§ Records
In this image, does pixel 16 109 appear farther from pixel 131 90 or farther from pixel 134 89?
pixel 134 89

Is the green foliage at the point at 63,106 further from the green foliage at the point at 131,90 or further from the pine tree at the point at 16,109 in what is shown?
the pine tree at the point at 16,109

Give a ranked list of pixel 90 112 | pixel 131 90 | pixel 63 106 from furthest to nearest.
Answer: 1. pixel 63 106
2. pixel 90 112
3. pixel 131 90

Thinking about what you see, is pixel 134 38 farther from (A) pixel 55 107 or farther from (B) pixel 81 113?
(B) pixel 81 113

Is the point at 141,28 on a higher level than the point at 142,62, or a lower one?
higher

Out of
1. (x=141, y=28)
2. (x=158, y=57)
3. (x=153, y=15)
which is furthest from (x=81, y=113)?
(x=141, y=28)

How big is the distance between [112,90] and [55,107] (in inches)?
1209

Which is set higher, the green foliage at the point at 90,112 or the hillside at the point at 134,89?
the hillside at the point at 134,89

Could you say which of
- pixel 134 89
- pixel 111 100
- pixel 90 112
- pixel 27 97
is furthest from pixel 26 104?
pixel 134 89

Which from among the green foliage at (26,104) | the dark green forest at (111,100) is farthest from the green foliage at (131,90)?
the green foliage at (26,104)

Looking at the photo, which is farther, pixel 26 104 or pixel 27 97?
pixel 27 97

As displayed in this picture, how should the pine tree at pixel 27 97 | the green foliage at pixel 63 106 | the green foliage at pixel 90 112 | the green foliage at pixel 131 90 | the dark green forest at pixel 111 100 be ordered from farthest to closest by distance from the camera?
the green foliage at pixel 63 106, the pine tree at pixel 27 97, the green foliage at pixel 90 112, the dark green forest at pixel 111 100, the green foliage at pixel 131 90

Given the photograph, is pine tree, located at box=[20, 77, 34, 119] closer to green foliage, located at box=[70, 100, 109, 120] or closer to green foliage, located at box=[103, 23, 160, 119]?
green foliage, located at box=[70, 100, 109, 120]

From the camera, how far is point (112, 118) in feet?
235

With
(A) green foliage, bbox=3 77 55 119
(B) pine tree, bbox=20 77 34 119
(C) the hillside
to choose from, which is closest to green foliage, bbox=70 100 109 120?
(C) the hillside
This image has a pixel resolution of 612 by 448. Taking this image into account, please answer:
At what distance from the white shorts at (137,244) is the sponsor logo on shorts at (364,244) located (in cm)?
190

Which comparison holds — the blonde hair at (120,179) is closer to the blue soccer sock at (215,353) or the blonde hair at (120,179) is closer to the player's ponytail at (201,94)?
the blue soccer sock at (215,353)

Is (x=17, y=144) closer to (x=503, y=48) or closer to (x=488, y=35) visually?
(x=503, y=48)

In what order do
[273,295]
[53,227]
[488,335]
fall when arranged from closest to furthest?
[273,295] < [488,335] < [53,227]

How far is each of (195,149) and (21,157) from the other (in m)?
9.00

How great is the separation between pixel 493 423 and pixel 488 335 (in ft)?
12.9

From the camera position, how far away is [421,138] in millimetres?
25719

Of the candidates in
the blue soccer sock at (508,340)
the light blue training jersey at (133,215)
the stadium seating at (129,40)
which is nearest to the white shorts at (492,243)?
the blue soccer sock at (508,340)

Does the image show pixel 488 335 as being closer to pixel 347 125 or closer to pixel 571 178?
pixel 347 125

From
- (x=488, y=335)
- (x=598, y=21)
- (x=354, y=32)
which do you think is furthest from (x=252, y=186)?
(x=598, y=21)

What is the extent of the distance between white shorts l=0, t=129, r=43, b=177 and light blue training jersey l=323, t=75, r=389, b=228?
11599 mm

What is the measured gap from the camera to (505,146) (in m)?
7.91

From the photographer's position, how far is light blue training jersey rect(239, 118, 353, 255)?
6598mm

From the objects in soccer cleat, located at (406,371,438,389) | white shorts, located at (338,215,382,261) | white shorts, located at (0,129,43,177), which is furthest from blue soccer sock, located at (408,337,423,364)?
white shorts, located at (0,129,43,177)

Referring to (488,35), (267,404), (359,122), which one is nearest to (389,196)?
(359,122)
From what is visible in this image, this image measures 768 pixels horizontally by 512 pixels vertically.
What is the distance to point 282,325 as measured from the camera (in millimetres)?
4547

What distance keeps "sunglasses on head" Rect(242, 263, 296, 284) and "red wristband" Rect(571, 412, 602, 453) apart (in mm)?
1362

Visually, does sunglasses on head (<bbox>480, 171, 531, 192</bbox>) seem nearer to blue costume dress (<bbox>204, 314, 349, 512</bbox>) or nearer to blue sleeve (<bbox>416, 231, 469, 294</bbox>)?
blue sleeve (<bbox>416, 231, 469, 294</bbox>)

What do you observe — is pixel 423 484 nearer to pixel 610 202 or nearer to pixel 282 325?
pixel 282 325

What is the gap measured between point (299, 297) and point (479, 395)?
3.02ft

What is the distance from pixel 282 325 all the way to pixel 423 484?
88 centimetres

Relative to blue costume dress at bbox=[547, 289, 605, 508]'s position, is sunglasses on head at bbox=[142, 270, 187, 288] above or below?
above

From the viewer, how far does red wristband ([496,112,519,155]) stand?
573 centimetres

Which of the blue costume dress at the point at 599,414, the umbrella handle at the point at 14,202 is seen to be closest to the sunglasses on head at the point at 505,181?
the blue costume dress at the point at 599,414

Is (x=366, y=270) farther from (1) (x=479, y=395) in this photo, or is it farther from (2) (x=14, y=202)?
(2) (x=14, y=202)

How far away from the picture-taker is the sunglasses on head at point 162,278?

§ Your objective
Can you convert every line of the rows above into a JSON list of strings, one string per line, leaving out blank lines?

§ Solution
[
  "In this image, does pixel 16 109 appear farther from pixel 131 90 or farther from pixel 134 89?",
  "pixel 134 89",
  "Is the green foliage at the point at 63,106 further from the green foliage at the point at 131,90 or further from the pine tree at the point at 16,109 in what is shown?",
  "the pine tree at the point at 16,109",
  "Give a ranked list of pixel 90 112 | pixel 131 90 | pixel 63 106 from furthest to nearest.",
  "Answer: 1. pixel 63 106",
  "2. pixel 90 112",
  "3. pixel 131 90",
  "Thinking about what you see, is pixel 134 38 farther from (A) pixel 55 107 or farther from (B) pixel 81 113?",
  "(B) pixel 81 113",
  "Is the point at 141,28 on a higher level than the point at 142,62, or a lower one?",
  "higher",
  "Out of",
  "1. (x=141, y=28)",
  "2. (x=158, y=57)",
  "3. (x=153, y=15)",
  "which is furthest from (x=81, y=113)?",
  "(x=141, y=28)",
  "How big is the distance between [112,90] and [55,107] (in inches)?",
  "1209",
  "Which is set higher, the green foliage at the point at 90,112 or the hillside at the point at 134,89?",
  "the hillside at the point at 134,89",
  "Could you say which of",
  "- pixel 134 89",
  "- pixel 111 100",
  "- pixel 90 112",
  "- pixel 27 97",
  "is furthest from pixel 26 104?",
  "pixel 134 89",
  "Which from among the green foliage at (26,104) | the dark green forest at (111,100) is farthest from the green foliage at (131,90)?",
  "the green foliage at (26,104)",
  "Looking at the photo, which is farther, pixel 26 104 or pixel 27 97?",
  "pixel 27 97",
  "As displayed in this picture, how should the pine tree at pixel 27 97 | the green foliage at pixel 63 106 | the green foliage at pixel 90 112 | the green foliage at pixel 131 90 | the dark green forest at pixel 111 100 be ordered from farthest to closest by distance from the camera?",
  "the green foliage at pixel 63 106, the pine tree at pixel 27 97, the green foliage at pixel 90 112, the dark green forest at pixel 111 100, the green foliage at pixel 131 90",
  "Given the photograph, is pine tree, located at box=[20, 77, 34, 119] closer to green foliage, located at box=[70, 100, 109, 120] or closer to green foliage, located at box=[103, 23, 160, 119]?",
  "green foliage, located at box=[70, 100, 109, 120]",
  "From the camera, how far is point (112, 118) in feet?",
  "235",
  "With",
  "(A) green foliage, bbox=3 77 55 119",
  "(B) pine tree, bbox=20 77 34 119",
  "(C) the hillside",
  "to choose from, which is closest to green foliage, bbox=70 100 109 120?",
  "(C) the hillside",
  "This image has a pixel resolution of 612 by 448. Taking this image into account, please answer:",
  "At what distance from the white shorts at (137,244) is the sponsor logo on shorts at (364,244) located (in cm)?",
  "190",
  "Which comparison holds — the blonde hair at (120,179) is closer to the blue soccer sock at (215,353) or the blonde hair at (120,179) is closer to the player's ponytail at (201,94)?",
  "the blue soccer sock at (215,353)",
  "Is (x=17, y=144) closer to (x=503, y=48) or closer to (x=488, y=35) visually?",
  "(x=503, y=48)",
  "In what order do",
  "[273,295]",
  "[53,227]",
  "[488,335]",
  "fall when arranged from closest to furthest?",
  "[273,295] < [488,335] < [53,227]",
  "How far is each of (195,149) and (21,157) from the other (in m)?",
  "9.00",
  "How great is the separation between pixel 493 423 and pixel 488 335 (in ft)?",
  "12.9",
  "From the camera position, how far away is [421,138] in millimetres?",
  "25719",
  "Of the candidates in",
  "the blue soccer sock at (508,340)",
  "the light blue training jersey at (133,215)",
  "the stadium seating at (129,40)",
  "which is nearest to the white shorts at (492,243)?",
  "the blue soccer sock at (508,340)",
  "Does the image show pixel 488 335 as being closer to pixel 347 125 or closer to pixel 571 178?",
  "pixel 347 125",
  "From",
  "- (x=488, y=335)",
  "- (x=598, y=21)",
  "- (x=354, y=32)",
  "which do you think is furthest from (x=252, y=186)?",
  "(x=598, y=21)",
  "What is the extent of the distance between white shorts l=0, t=129, r=43, b=177 and light blue training jersey l=323, t=75, r=389, b=228?",
  "11599 mm",
  "What is the measured gap from the camera to (505,146) (in m)?",
  "7.91",
  "From the photographer's position, how far is light blue training jersey rect(239, 118, 353, 255)?",
  "6598mm",
  "From the objects in soccer cleat, located at (406,371,438,389) | white shorts, located at (338,215,382,261) | white shorts, located at (0,129,43,177), which is furthest from blue soccer sock, located at (408,337,423,364)?",
  "white shorts, located at (0,129,43,177)",
  "Referring to (488,35), (267,404), (359,122), which one is nearest to (389,196)?",
  "(359,122)",
  "From what is visible in this image, this image measures 768 pixels horizontally by 512 pixels vertically.",
  "What is the distance to point 282,325 as measured from the camera (in millimetres)?",
  "4547",
  "What distance keeps \"sunglasses on head\" Rect(242, 263, 296, 284) and \"red wristband\" Rect(571, 412, 602, 453) apart (in mm)?",
  "1362",
  "Visually, does sunglasses on head (<bbox>480, 171, 531, 192</bbox>) seem nearer to blue costume dress (<bbox>204, 314, 349, 512</bbox>) or nearer to blue sleeve (<bbox>416, 231, 469, 294</bbox>)?",
  "blue sleeve (<bbox>416, 231, 469, 294</bbox>)",
  "What do you observe — is pixel 423 484 nearer to pixel 610 202 or nearer to pixel 282 325?",
  "pixel 282 325",
  "What is the gap measured between point (299, 297) and point (479, 395)?",
  "3.02ft",
  "What is the distance from pixel 282 325 all the way to pixel 423 484?",
  "88 centimetres",
  "Relative to blue costume dress at bbox=[547, 289, 605, 508]'s position, is sunglasses on head at bbox=[142, 270, 187, 288] above or below?",
  "above",
  "From the viewer, how far does red wristband ([496,112,519,155]) stand?",
  "573 centimetres",
  "Which of the blue costume dress at the point at 599,414, the umbrella handle at the point at 14,202 is seen to be closest to the sunglasses on head at the point at 505,181?",
  "the blue costume dress at the point at 599,414",
  "Is (x=366, y=270) farther from (1) (x=479, y=395) in this photo, or is it farther from (2) (x=14, y=202)?",
  "(2) (x=14, y=202)",
  "How far away from the picture-taker is the sunglasses on head at point 162,278?"
]